The DNA was processed through various techniques to copy the MIF
gene sequence and make lots of copies. This makes it easier to
read the gene sequence. The gene sequence was separated using
electrophoresis and then the DNA was sequenced using (wait for
it) a gene sequencing machine. The DNA sequences are labeled using
4 differently colored fluorescent dyes which each bind to the
4 components of the DNA code – adenosine, cytosine, guanine,
and thymine. The sequence is then read by the machine. Gene sequence
reading machines are a fairly new development, but they have speeded
up genetic research immeasurably. For example – what previously
took 4 years to analyze about 100 gene sequences now takes less
than 6 months using gene sequencing machines. The results were
analyzed statistically to determine whether particular gene sequences
were present in people with alopecia areata.
The findings of this study include –
1. The particular gene sequence called MIF-173C was a risk factor
for early onset of Alopecia areata.
2. Higher risk and early onset of Alopecia areata was more probable
in individuals with GC and CC genotypes than GG genotypes.

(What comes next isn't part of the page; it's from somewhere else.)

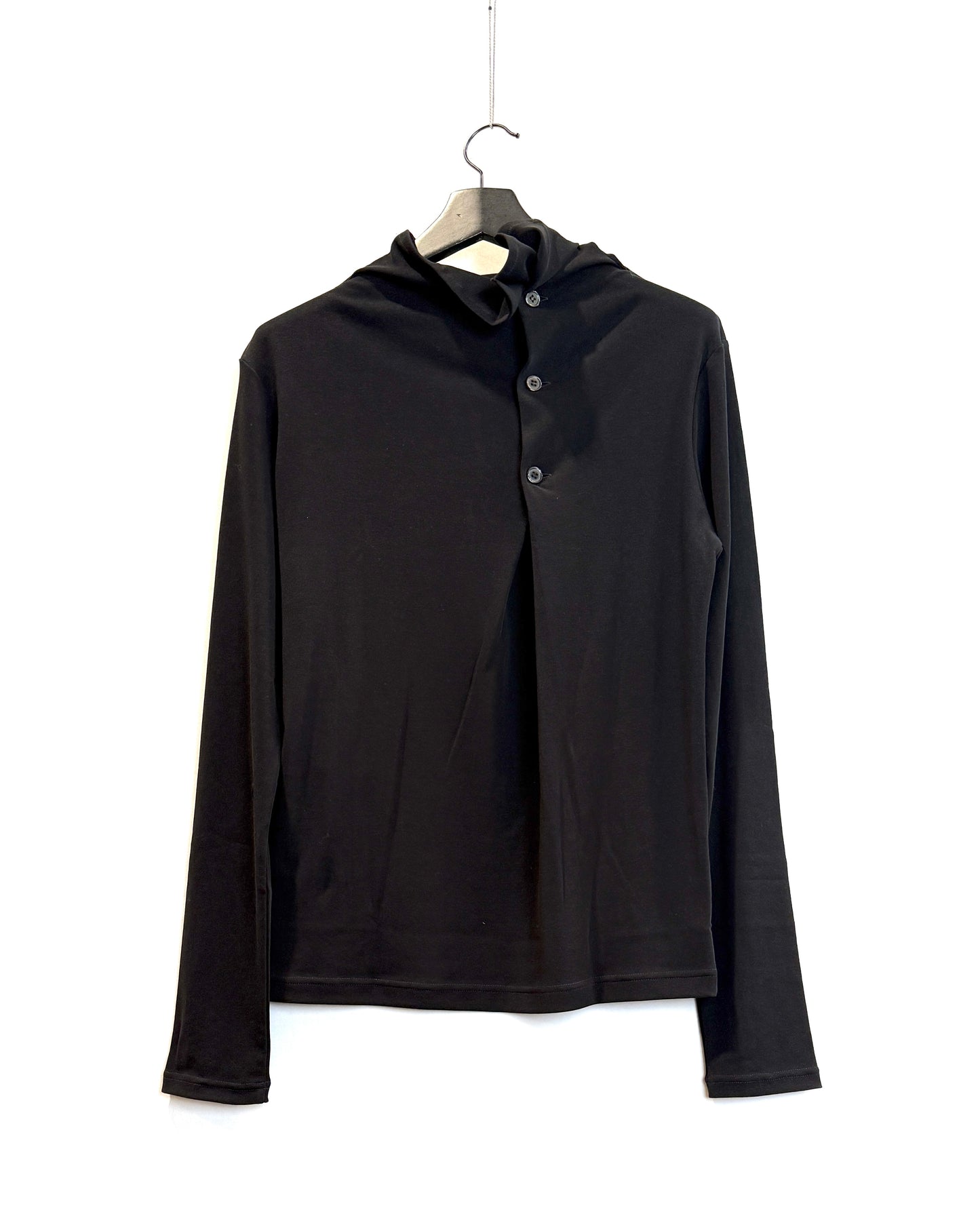 Back button off-neck t-shirt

3. The gene sequence -794 CATT had no role in any of the Alopecia
areata groups studied.
4. Increased frequency of C/7-CATT gene sequences in patient’s
early onset of Alopecia areata was observed as compared to the
cells with G/5-CATT gene sequences.
The MIF-173*C-CATT7 gene sequence has already been identified
in association with development of juvenile idiopathic arthritis
and gene sequence CATT -794 with rheumatoid arthritis. Since MIF
is secreted by T cells and macrophages in response to inflammatory
stimuli and as we already know, T cells have a key role to play
in Alopecia areata development, the levels of MIF in the serum
in alopecic patients may also be increased by T cell activation.

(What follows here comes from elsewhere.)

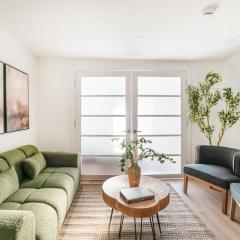 22nd Sleek Modern 1BR Gramercy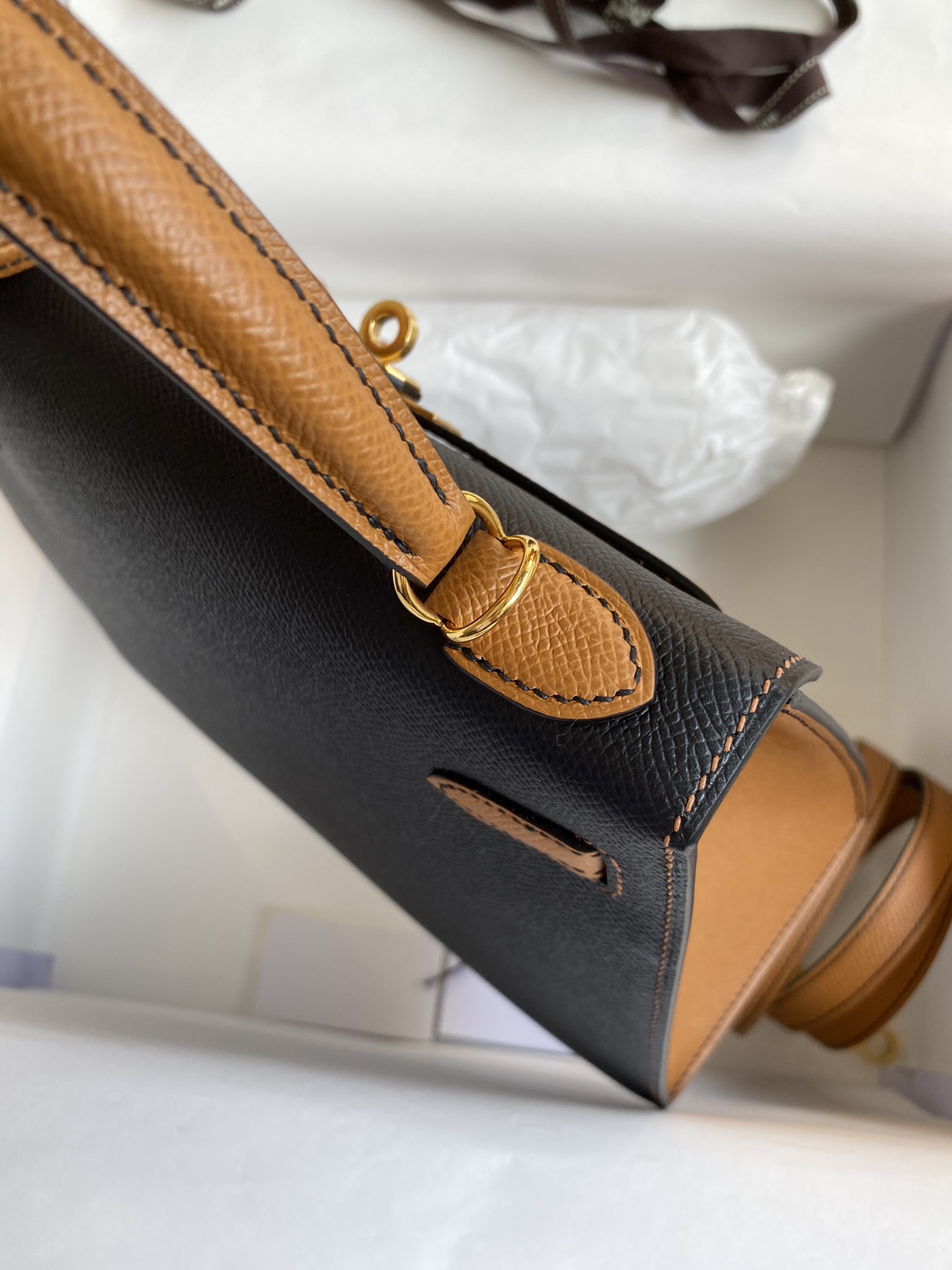 Hermès Kelly Sellier 25 Noir and Gold Epsom Gold Hardware - Image 6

MIF has a homeostatic relation with Tumor necrosis factor-alpha
and damage of hair follicles is due to the presence of this and
other inflammatory cytokines. Considering all these processes
that work in the onset and development of Alopecia areata, it
is very clear that MIF may also have a considerable role to play
in the process. Extensive Alopecia areata may be due, at least
in part, to particular types of gene sequences for the MIF gene.

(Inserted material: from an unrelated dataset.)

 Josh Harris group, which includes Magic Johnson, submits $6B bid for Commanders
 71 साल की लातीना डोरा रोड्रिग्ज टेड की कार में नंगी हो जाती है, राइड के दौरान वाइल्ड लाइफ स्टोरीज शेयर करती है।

Macrophage migration inhibition factor gene sequences are a strong risk factor for early onset of extensive alopecia areata references
- Shimizu T, Hizawa N, Honda A, Zhao Y, Abe R, Watanabe H, Nishihira
J, Nishimura M, Shimizu H. Promoter
region polymorphism of macrophage migration inhibitory factor
is strong risk factor for young onset of extensive alopecia
areata. Genes Immun. 2005 Jun;6(4):285-9.